I understand now that our friendship with the Shirleys could not survive. Being with us would have been painful for them. There was too much unspoken, too much contrast between their child and ours. For a short time, we loved them. Even now, a sadness returns.
Postscript
Derek and Steve spent the rest of Giles’s short life seeking appropriate and supportive care for him. (He died at age 35.) Steve’s business flourished. She has poured her considerable wealth into philanthropy, primarily to support “projects with strategic impact in the field of autism spectrum disorders.”
Dame Stephanie Shirley: Let IT Go, Andrews UK Ltd., 2012
Alice, thank you so much for sharing about this difficult time. I know it’s been a long wearisome road that you and your family have traveled.
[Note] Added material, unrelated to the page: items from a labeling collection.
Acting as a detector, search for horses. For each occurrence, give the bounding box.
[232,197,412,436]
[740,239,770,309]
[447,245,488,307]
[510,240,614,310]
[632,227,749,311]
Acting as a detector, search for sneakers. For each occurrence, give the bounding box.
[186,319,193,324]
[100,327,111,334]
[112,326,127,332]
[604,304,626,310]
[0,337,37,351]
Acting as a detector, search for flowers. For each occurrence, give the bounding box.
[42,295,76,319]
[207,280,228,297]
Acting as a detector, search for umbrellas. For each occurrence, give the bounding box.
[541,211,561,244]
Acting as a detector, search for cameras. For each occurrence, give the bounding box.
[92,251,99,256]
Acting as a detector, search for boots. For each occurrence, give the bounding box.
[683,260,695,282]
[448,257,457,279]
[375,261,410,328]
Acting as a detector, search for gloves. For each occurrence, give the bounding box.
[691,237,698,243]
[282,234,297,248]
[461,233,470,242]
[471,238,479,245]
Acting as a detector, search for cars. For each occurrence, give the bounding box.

I can sympathize with any mother who has a child that is not really “Normal”. My daughter with now, secondary progressive Multiple Sclerosis, had a recent choking incident where she lost oxygen and had CPA applied.
After 10 days in the ICU at two hospitals, she has not returned to what was her baseline, or normalcy before this event.
In fact, I was told by one Doctor on her 7th day in ICU that I had two alternatives. Either I pull all her tubes of oxygen, feed, and 5 IV’s and LET HER GO, or get a trachyotomy.
I could NOT let that happen.
After moved to her Kaiser Healthcare ICU, she recovered enough to go have solid food and go home after 3 days. This Doctor was so much more positive. He stopped all the sedation, IV’s of steroids, and other meds and put her on a simple oxygen formula.
What can a mother do but prepare for her early death with Funeral Coverage?
So moving and devastating….thank you Maureen!
We can know someone so well and yet not know them at all. All the more reason to be generous with our affection, as you and and Tony were for as long as you were able
So sad! Thank you for writing this Maureen!
So sad and sweet
What a touching and timely memoir Maureen. There was much less public conversation back in those days about autism, or any other childhood/parenting experiences outside the boundaries of “the norm”. It takes a lot of courage for parents like Stephanie/Steve to share their situation.